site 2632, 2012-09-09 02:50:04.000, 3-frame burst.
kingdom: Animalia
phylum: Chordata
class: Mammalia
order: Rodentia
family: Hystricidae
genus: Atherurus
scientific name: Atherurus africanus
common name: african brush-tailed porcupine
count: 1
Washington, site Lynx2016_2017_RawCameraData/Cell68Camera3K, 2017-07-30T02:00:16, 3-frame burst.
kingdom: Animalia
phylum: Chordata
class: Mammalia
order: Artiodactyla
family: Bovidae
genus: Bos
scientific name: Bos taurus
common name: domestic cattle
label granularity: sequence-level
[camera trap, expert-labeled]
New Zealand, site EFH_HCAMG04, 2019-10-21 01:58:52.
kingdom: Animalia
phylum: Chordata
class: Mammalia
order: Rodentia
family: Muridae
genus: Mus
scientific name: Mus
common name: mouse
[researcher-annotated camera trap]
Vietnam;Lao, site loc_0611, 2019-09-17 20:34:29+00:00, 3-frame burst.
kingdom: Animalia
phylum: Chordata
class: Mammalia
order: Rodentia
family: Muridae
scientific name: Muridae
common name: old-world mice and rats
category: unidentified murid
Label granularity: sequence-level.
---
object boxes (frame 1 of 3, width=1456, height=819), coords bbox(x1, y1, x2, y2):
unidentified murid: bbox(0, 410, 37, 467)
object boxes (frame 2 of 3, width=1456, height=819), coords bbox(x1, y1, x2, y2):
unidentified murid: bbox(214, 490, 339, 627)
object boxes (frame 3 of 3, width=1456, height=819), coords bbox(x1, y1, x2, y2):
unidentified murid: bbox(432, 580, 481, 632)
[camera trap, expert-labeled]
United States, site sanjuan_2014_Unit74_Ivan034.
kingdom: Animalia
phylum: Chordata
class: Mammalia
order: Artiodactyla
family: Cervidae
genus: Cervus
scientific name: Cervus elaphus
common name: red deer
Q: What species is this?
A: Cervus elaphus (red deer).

What is being asked: All records above must be set down exactly, please.

Answer section:
site 2632, 2012-09-09 02:50:04.000, 3-frame burst.
kingdom: Animalia
phylum: Chordata
class: Mammalia
order: Rodentia
family: Hystricidae
genus: Atherurus
scientific name: Atherurus africanus
common name: african brush-tailed porcupine
count: 1
Washington, site Lynx2016_2017_RawCameraData/Cell68Camera3K, 2017-07-30T02:00:16, 3-frame burst.
kingdom: Animalia
phylum: Chordata
class: Mammalia
order: Artiodactyla
family: Bovidae
genus: Bos
scientific name: Bos taurus
common name: domestic cattle
label granularity: sequence-level
[camera trap, expert-labeled]
New Zealand, site EFH_HCAMG04, 2019-10-21 01:58:52.
kingdom: Animalia
phylum: Chordata
class: Mammalia
order: Rodentia
family: Muridae
genus: Mus
scientific name: Mus
common name: mouse
[researcher-annotated camera trap]
Vietnam;Lao, site loc_0611, 2019-09-17 20:34:29+00:00, 3-frame burst.
kingdom: Animalia
phylum: Chordata
class: Mammalia
order: Rodentia
family: Muridae
scientific name: Muridae
common name: old-world mice and rats
category: unidentified murid
Label granularity: sequence-level.
---
object boxes (frame 1 of 3, width=1456, height=819), coords bbox(x1, y1, x2, y2):
unidentified murid: bbox(0, 410, 37, 467)
object boxes (frame 2 of 3, width=1456, height=819), coords bbox(x1, y1, x2, y2):
unidentified murid: bbox(214, 490, 339, 627)
object boxes (frame 3 of 3, width=1456, height=819), coords bbox(x1, y1, x2, y2):
unidentified murid: bbox(432, 580, 481, 632)
[camera trap, expert-labeled]
United States, site sanjuan_2014_Unit74_Ivan034.
kingdom: Animalia
phylum: Chordata
class: Mammalia
order: Artiodactyla
family: Cervidae
genus: Cervus
scientific name: Cervus elaphus
common name: red deer
Q: What species is this?
A: Cervus elaphus (red deer).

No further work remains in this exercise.